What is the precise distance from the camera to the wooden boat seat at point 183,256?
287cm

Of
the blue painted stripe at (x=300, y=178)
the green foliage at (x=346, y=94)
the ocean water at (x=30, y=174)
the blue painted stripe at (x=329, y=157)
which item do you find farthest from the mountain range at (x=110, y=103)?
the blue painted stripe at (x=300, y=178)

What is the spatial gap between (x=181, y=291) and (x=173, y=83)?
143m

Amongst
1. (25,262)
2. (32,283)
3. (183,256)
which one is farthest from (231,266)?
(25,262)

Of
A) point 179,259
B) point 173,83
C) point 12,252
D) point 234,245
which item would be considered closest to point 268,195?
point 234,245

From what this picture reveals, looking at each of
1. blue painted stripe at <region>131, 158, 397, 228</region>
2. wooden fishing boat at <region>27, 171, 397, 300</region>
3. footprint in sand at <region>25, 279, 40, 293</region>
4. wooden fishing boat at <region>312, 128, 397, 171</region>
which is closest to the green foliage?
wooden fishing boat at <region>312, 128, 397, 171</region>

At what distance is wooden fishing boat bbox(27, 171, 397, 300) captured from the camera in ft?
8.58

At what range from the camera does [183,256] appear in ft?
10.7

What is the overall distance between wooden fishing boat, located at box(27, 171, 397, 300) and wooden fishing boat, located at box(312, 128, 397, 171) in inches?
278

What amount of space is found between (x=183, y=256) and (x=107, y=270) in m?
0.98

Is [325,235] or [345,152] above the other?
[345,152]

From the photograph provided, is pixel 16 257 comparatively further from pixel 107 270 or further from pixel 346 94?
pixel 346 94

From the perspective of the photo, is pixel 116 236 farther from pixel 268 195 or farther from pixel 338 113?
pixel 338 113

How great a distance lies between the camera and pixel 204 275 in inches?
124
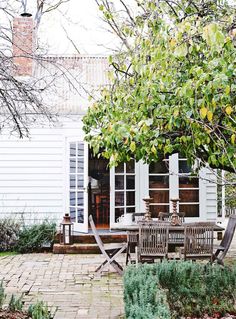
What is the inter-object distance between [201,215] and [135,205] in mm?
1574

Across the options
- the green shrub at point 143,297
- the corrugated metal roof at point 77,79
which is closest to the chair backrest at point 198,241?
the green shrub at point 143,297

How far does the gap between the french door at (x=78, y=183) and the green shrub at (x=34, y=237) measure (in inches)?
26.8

--- --- ---

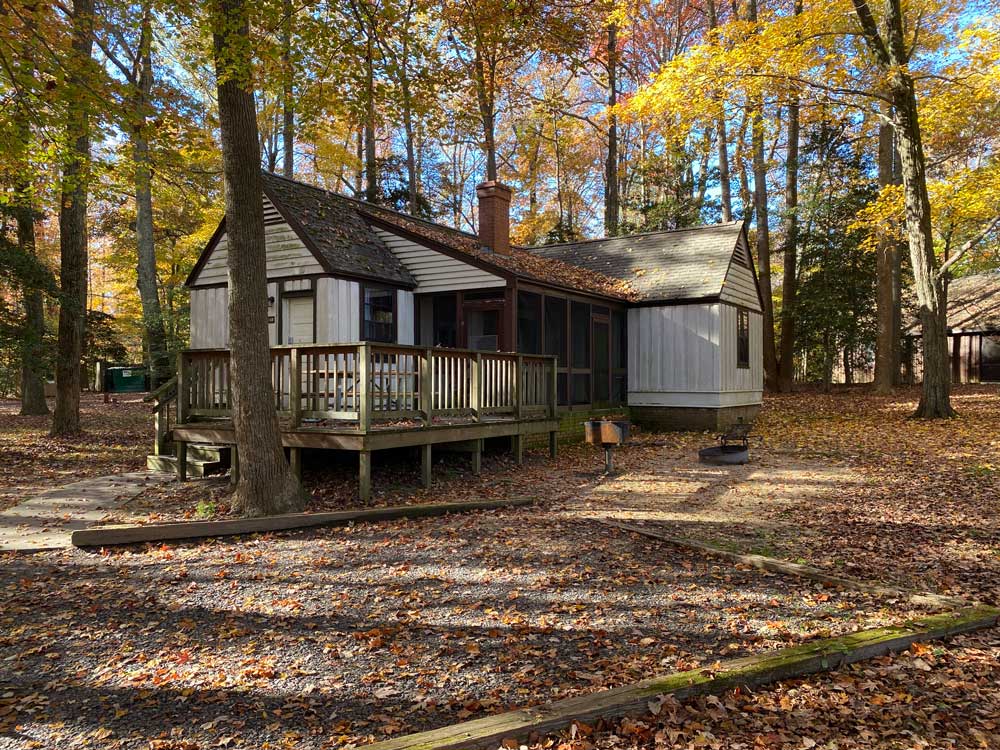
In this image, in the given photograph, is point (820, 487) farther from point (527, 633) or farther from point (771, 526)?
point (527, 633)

--- --- ---

Informe quantas linhas dos registros contêm a palavra "inches", diferenciando maiúsculas de minúsculas. Responda apenas com o número.

3